Data
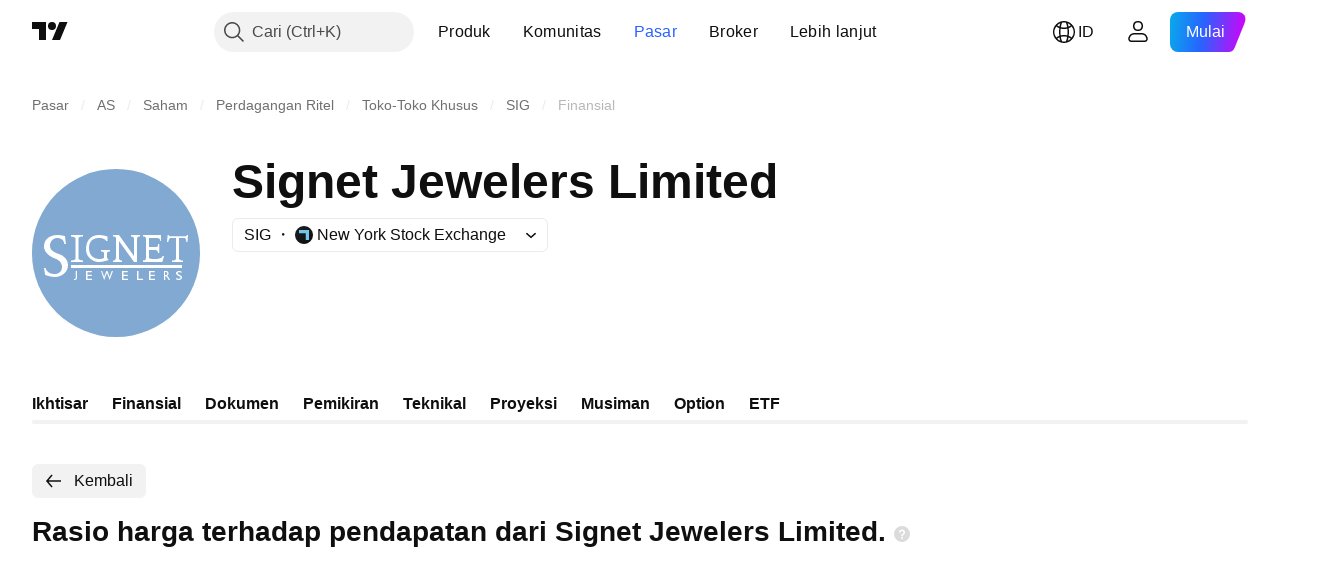

--- FILE ---
content_type: image/svg+xml
request_url: https://s3-symbol-logo.tradingview.com/signet-jewelers--big.svg
body_size: 1264
content:
<!-- by TradingView --><svg width="56" height="56" xmlns="http://www.w3.org/2000/svg"><path fill="#81A9D1" d="M0 0h56v56H0z"/><path d="M49.09 34c.318 0 .632.127.75.203v.478c-.334-.24-.639-.283-.75-.274-.177 0-.54.064-.566.319-.026.254.567.512.888.68.26.138.588.406.588.788 0 .478-.481.797-1.027.805-.436.008-.773-.138-.887-.212v-.593c.196.312.638.398.887.398.25 0 .589-.143.546-.398-.043-.255-.428-.433-.685-.557-.3-.145-.834-.443-.834-.912 0-.522.656-.725 1.09-.725zM44 37v-3h.873c.283 0 .6.26.634.8a.818.818 0 01-.408.768c.408.432.77 1.135.901 1.432h-.453c-.313-.713-.742-1.16-.918-1.295h-.244V37H44z" fill="#fff"/><path d="M44.361 35.322v-.962c.467 0 .73.091.727.484-.004.393-.31.478-.727.478z" fill="#81A9D1"/><path d="M34.997 37v-3h.507v2.586h1.493V37h-2zM24.051 37L23 34h.387l.664 1.953.713-1.953h.423l.69 1.953.7-1.953H27l-1.124 3-.894-2.4-.93 2.4zM18 37v-3h1.916v.44h-1.39v.812h1.39v.434h-1.39v.88H20V37h-2zM30 37v-3h1.916v.44h-1.39v.812h1.39v.434h-1.39v.88H32V37h-2zM39 37v-3h1.916v.44h-1.39v.812h1.39v.434h-1.39v.88H41V37h-2zM43 22h-6v.48c.848-.042.965.473 1 .735v6.365c0 .862-.612.93-1 .855V31h6.463L44 29h-.433c-.454 1.095-2.269.992-2.567 1-1.676 0-2-.097-2-.698v-2.297c.368.006 1.836 0 2.284 0 .447 0 .701.641.716.995h.418v-3H42c.012 1.095-.401 1-.716 1H39v-3c.393-.006 1.907-.014 2.731 0 .824.014.985.567 1.015 1H43v-2zM10.987 22.38l.33 2.62h-.525c-.194-1.446-1.207-1.943-2.297-2C7.405 22.943 6 23.772 6 25.56c0 1.998 2.242 2.432 3.546 3.021.786.28 2.406 1.404 2.453 3.444C12.057 34.573 9.546 36 7.756 36c-1.355 0-2.81-.456-3.367-.685L3.999 33h.507c.44 1.732 2.257 2.057 3.25 2 .992-.057 2.197-.708 2.244-2.29.046-1.583-1.282-2.516-2.244-2.835C6.514 29.464 3.844 28.041 4 25.56 4.194 22.46 7.289 22 8.495 22c.966 0 2.064.254 2.492.38zM17 22h-4v.525c.988 0 1.505.382 1.5.573.01 1.968.025 6.06 0 6.689-.025.63-1.104.721-1.5.688V31h4v-.525c-1.05.066-1.505-.431-1.5-.688v-6.689c.012-.564 1.073-.617 1.5-.573V22zM25.205 22.496V24h-.369c-1.021-1.129-2.152-1-2.483-1-.33 0-3.391-.093-3.356 3.338C19.033 29.77 21.743 30 22.694 30c.76 0 1.306-.37 1.306-.508v-1.505c0-.333-.64-.48-1-.496V27h3v.491c-.658-.038-1 .316-1 .496v1.505c.011.32.328.486.432.529v.352c-1.827.627-3.171.73-4.03.544-1.21-.261-3.584-1.543-3.39-4.579.24-3.794 3.007-4.338 4.341-4.338 1.067 0 2.346.33 2.852.496zM29 22h-2v.485c1.09 0 1.01.494 1 .856v6.156c-.035.853-.585 1.045-.99 1.034V31H30v-.469c-1 0-1-.684-1-1.034V24l5 7h1v-7.546c0-.97.572-.97.997-.97V22H33v.485c.827 0 1 .42 1 .97V29l-5-7zM45.548 22h-.326L45 24.37h.418c.157-1.084.579-1.355.77-1.355H48v6.77c0 .738-.923.759-1.315.677V31h3.643v-.538c-.982.16-1.341-.385-1.328-.677v-6.77a63.587 63.587 0 011.825 0c.49.013.605.908.6 1.354h.405L52 22h-.34a.59.59 0 01-.509.43 461.29 461.29 0 01-4.963 0c-.47-.011-.622-.291-.64-.43zM13 32h37v1H13zM14.571 36.336V34h.417c.01.656.022 2.03 0 2.445-.025.47-.584.555-.988.555v-.303c.442-.012.565-.245.571-.36z" fill="#fff"/></svg>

What the task requires
Retype the data word for word and keep the pictures out of it.

Answer for the task
--- FILE ---
content_type: image/svg+xml
request_url: https://s3-symbol-logo.tradingview.com/signet-jewelers--big.svg
body_size: 1264
content:
<!-- by TradingView --><svg width="56" height="56" xmlns="http://www.w3.org/2000/svg"><path fill="#81A9D1" d="M0 0h56v56H0z"/><path d="M49.09 34c.318 0 .632.127.75.203v.478c-.334-.24-.639-.283-.75-.274-.177 0-.54.064-.566.319-.026.254.567.512.888.68.26.138.588.406.588.788 0 .478-.481.797-1.027.805-.436.008-.773-.138-.887-.212v-.593c.196.312.638.398.887.398.25 0 .589-.143.546-.398-.043-.255-.428-.433-.685-.557-.3-.145-.834-.443-.834-.912 0-.522.656-.725 1.09-.725zM44 37v-3h.873c.283 0 .6.26.634.8a.818.818 0 01-.408.768c.408.432.77 1.135.901 1.432h-.453c-.313-.713-.742-1.16-.918-1.295h-.244V37H44z" fill="#fff"/><path d="M44.361 35.322v-.962c.467 0 .73.091.727.484-.004.393-.31.478-.727.478z" fill="#81A9D1"/><path d="M34.997 37v-3h.507v2.586h1.493V37h-2zM24.051 37L23 34h.387l.664 1.953.713-1.953h.423l.69 1.953.7-1.953H27l-1.124 3-.894-2.4-.93 2.4zM18 37v-3h1.916v.44h-1.39v.812h1.39v.434h-1.39v.88H20V37h-2zM30 37v-3h1.916v.44h-1.39v.812h1.39v.434h-1.39v.88H32V37h-2zM39 37v-3h1.916v.44h-1.39v.812h1.39v.434h-1.39v.88H41V37h-2zM43 22h-6v.48c.848-.042.965.473 1 .735v6.365c0 .862-.612.93-1 .855V31h6.463L44 29h-.433c-.454 1.095-2.269.992-2.567 1-1.676 0-2-.097-2-.698v-2.297c.368.006 1.836 0 2.284 0 .447 0 .701.641.716.995h.418v-3H42c.012 1.095-.401 1-.716 1H39v-3c.393-.006 1.907-.014 2.731 0 .824.014.985.567 1.015 1H43v-2zM10.987 22.38l.33 2.62h-.525c-.194-1.446-1.207-1.943-2.297-2C7.405 22.943 6 23.772 6 25.56c0 1.998 2.242 2.432 3.546 3.021.786.28 2.406 1.404 2.453 3.444C12.057 34.573 9.546 36 7.756 36c-1.355 0-2.81-.456-3.367-.685L3.999 33h.507c.44 1.732 2.257 2.057 3.25 2 .992-.057 2.197-.708 2.244-2.29.046-1.583-1.282-2.516-2.244-2.835C6.514 29.464 3.844 28.041 4 25.56 4.194 22.46 7.289 22 8.495 22c.966 0 2.064.254 2.492.38zM17 22h-4v.525c.988 0 1.505.382 1.5.573.01 1.968.025 6.06 0 6.689-.025.63-1.104.721-1.5.688V31h4v-.525c-1.05.066-1.505-.431-1.5-.688v-6.689c.012-.564 1.073-.617 1.5-.573V22zM25.205 22.496V24h-.369c-1.021-1.129-2.152-1-2.483-1-.33 0-3.391-.093-3.356 3.338C19.033 29.77 21.743 30 22.694 30c.76 0 1.306-.37 1.306-.508v-1.505c0-.333-.64-.48-1-.496V27h3v.491c-.658-.038-1 .316-1 .496v1.505c.011.32.328.486.432.529v.352c-1.827.627-3.171.73-4.03.544-1.21-.261-3.584-1.543-3.39-4.579.24-3.794 3.007-4.338 4.341-4.338 1.067 0 2.346.33 2.852.496zM29 22h-2v.485c1.09 0 1.01.494 1 .856v6.156c-.035.853-.585 1.045-.99 1.034V31H30v-.469c-1 0-1-.684-1-1.034V24l5 7h1v-7.546c0-.97.572-.97.997-.97V22H33v.485c.827 0 1 .42 1 .97V29l-5-7zM45.548 22h-.326L45 24.37h.418c.157-1.084.579-1.355.77-1.355H48v6.77c0 .738-.923.759-1.315.677V31h3.643v-.538c-.982.16-1.341-.385-1.328-.677v-6.77a63.587 63.587 0 011.825 0c.49.013.605.908.6 1.354h.405L52 22h-.34a.59.59 0 01-.509.43 461.29 461.29 0 01-4.963 0c-.47-.011-.622-.291-.64-.43zM13 32h37v1H13zM14.571 36.336V34h.417c.01.656.022 2.03 0 2.445-.025.47-.584.555-.988.555v-.303c.442-.012.565-.245.571-.36z" fill="#fff"/></svg>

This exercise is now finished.